Koepka doesn’t transfer much of his weight to his back foot on his backswing. By doing that, he wouldn’t be as good a player as he is if he didn’t have his strong body. This is noticeable because his head stays stationary throughout his backswing. He then rotates his hips a little on his downswing with very little lateral movement toward the target, which I like. Yet in doing so, he does have about three inches of upper body recoil on his downswing, in which his moves back and down. He could be an even better player if he eliminated this by shifting more weight to his back foot on his backswing, resulting in his head moving back perhaps two inches or more, as Justin Thomas does. The great Ben Hogan was the epitome of weight transfer, moving his upper body back several inches on his backswing and forward on his forward swing more than a foot. I know; I have film of several swings of Ben Hogan. Yet Brooks does move his head several inches toward his target on his follow through, which is good. A noticeable result of this is that Koepka has his left leg very straight at impact and thereafter. He also is up on his toes with his right foot early in his downswing, which is a result of how he swings so hard at the ball.

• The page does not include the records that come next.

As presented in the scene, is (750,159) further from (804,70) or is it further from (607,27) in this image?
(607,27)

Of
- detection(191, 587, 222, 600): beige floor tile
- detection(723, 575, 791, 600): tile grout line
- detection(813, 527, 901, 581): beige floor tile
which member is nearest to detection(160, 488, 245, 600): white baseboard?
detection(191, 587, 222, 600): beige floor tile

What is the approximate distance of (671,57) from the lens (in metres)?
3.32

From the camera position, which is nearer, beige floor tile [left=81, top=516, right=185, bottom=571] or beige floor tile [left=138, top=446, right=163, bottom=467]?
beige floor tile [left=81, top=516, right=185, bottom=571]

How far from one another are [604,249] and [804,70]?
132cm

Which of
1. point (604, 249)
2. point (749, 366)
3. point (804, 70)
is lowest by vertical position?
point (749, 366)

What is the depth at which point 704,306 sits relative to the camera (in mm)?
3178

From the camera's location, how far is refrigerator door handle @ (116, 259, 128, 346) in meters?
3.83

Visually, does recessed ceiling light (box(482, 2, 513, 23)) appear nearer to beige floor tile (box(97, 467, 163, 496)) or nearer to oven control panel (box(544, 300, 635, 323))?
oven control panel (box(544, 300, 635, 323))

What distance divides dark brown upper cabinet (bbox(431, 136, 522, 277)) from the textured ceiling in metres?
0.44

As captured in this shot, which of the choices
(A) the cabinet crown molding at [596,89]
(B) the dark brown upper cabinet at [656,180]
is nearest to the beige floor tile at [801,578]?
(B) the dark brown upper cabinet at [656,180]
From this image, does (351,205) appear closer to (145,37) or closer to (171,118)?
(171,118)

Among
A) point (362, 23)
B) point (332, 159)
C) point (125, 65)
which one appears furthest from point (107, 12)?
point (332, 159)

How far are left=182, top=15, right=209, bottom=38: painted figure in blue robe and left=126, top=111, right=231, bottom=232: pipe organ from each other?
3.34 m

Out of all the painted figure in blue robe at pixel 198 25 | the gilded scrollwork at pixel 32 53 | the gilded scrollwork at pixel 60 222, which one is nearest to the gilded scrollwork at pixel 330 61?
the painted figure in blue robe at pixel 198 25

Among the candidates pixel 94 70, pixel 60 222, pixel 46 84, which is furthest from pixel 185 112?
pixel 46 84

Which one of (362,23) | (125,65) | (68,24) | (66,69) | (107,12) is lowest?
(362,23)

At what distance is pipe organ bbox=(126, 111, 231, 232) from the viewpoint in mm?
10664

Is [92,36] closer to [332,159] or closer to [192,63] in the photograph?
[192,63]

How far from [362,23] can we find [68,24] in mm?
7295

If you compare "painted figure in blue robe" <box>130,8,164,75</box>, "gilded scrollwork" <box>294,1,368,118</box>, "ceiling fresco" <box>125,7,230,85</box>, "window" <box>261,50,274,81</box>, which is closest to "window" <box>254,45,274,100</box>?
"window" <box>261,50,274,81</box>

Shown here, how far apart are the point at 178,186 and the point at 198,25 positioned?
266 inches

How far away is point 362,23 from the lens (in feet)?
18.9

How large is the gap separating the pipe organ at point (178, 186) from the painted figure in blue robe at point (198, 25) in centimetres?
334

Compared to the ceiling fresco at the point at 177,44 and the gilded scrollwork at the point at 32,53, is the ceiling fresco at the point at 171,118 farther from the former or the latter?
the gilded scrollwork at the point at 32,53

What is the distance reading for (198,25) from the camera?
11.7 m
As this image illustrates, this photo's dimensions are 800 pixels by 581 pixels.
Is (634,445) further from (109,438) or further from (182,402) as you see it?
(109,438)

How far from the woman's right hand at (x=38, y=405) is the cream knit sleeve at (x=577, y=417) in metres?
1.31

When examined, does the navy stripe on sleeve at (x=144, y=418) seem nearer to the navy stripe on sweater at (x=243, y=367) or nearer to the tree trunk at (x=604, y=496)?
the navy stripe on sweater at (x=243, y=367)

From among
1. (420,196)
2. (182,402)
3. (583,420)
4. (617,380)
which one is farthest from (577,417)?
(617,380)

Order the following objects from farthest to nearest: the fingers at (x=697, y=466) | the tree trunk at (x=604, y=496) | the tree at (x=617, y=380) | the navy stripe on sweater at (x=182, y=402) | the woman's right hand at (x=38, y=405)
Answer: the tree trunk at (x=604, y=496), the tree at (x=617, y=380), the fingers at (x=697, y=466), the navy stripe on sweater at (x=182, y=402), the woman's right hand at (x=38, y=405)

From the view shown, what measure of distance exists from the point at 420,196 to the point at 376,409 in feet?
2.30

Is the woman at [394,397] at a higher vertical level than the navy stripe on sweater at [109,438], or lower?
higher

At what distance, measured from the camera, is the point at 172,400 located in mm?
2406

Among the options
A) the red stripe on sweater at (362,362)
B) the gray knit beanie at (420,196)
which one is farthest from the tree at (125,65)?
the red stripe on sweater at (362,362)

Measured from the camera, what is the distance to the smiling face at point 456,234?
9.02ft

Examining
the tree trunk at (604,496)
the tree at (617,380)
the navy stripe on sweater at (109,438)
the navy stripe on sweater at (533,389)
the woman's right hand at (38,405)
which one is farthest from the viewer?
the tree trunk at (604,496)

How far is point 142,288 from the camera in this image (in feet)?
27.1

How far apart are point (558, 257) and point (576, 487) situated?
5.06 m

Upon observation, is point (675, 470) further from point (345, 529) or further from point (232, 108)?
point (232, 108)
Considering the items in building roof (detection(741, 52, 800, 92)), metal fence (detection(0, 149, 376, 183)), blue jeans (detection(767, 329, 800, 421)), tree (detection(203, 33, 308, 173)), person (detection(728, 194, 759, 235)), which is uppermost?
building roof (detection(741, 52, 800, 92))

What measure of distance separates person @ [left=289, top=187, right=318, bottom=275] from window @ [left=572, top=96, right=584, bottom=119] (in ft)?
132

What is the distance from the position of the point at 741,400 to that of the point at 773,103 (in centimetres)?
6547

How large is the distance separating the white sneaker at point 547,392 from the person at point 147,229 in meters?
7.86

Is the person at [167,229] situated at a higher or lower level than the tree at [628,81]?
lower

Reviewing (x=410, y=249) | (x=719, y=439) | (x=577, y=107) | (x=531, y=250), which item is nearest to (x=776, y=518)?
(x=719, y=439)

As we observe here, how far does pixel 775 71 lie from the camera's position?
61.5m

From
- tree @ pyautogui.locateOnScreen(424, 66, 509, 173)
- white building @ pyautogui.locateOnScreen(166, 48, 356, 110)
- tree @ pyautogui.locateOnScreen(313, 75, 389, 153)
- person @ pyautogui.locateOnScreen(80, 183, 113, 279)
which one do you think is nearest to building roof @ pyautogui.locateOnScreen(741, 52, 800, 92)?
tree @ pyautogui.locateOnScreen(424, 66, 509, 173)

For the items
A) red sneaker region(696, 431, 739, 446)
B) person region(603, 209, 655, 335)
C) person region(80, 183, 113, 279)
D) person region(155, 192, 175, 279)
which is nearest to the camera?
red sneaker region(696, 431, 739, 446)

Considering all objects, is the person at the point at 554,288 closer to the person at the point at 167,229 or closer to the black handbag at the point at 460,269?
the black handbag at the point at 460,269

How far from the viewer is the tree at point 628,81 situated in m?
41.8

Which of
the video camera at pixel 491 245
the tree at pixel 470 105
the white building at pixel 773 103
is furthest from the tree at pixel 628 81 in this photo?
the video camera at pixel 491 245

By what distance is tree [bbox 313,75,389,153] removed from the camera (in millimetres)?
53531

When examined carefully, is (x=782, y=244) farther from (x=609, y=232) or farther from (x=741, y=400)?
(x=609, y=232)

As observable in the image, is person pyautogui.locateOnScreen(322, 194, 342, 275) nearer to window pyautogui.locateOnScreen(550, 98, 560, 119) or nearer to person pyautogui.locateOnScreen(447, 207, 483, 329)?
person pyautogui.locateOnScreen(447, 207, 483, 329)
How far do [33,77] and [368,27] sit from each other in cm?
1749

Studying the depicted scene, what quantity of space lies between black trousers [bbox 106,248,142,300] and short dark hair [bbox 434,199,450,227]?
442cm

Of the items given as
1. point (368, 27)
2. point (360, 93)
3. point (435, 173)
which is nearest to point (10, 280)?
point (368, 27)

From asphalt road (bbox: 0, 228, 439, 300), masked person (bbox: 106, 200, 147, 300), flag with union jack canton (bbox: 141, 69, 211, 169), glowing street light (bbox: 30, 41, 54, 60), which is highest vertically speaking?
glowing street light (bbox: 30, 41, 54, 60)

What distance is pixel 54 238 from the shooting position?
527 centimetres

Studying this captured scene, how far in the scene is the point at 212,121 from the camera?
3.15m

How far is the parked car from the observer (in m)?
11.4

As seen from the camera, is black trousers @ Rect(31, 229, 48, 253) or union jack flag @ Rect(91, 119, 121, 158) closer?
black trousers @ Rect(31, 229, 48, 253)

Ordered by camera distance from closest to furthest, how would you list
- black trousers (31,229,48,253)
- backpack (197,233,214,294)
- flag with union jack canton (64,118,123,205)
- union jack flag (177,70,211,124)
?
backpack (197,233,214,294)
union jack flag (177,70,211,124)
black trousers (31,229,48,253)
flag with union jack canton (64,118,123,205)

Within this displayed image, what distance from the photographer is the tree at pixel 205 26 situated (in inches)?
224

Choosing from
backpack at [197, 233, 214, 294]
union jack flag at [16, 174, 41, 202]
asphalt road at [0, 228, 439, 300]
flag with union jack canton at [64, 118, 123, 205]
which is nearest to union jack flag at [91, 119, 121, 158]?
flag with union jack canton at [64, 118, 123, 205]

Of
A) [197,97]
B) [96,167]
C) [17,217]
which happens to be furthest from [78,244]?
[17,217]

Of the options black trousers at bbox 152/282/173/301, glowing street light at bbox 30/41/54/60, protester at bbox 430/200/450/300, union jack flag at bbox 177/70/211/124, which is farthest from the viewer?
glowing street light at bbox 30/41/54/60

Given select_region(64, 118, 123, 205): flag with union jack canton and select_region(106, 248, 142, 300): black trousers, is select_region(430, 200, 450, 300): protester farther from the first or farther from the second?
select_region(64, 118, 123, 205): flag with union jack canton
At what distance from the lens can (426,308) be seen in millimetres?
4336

Koepka does something in his swing like Arnold Palmer did which is not advisable at all–the left arm is bent, thus not straight, at impact. This actually reduces club head speed and can create some inaccuracy. Gary Player always preached having a straight left arm (for right-handed golfers) at impact. Interestingly, the great pros who had the straightest left arm at impact were those who had a bent left arm at the top of their backswing. Three come to my mind the most: Harry Vardon, Walter Hagen, and, bringing us more into modern golf, Curtis Strange. Curtis used to preach that the common belief that you should have a straight left arm at the top of your backswing was one of the great myths about the golf swing. I think he was quite right.
However, Koepka has such amazing extension on his upswing which contributes a lot to his great and consistent ball striking. This was the main feature of the two greatest ball strikers of all time–Moe Norman and Ben Hogan. It is quite a contrast to the upswing of Koepka’s best friend on the PGA Tour–Dustin Johnson–whom Koepka just dethroned as the World’s #1 player today. Long-hitting Johnson swings with a very closed club face in his backswing (which Koepka does a little also). On Johnson’s downswing he releases his wristcock to square the clubface at impact by a very generous amount of throwing of his arms. That is a big source of his long, prodigious drives. In order to do this, on his upswing Johnson must open the club face a huge amount by cupping his left wrist. The result is that he has the least amount of extension of any PGA Tour player on his follow through and has a very sharp angle between his arms and the club shaft near his finish. This makes Dustin Johnson more dependent on the timing of his swing, which results is some inconsistency day-in and day-out.
But despite these minor deficiencies in Koepka’s swing, he is a marvel to watch play the game of golf. If all goes well for him physically, which it looks impossible that it won’t, he may be World #1 for quite a while. But if Dustin Johnson ever decided to swing less shut-to-open, resulting in more extension on his upswing, there could be a rivalry between these two very long-hitting friends the likes of which we have never seen in professional golf.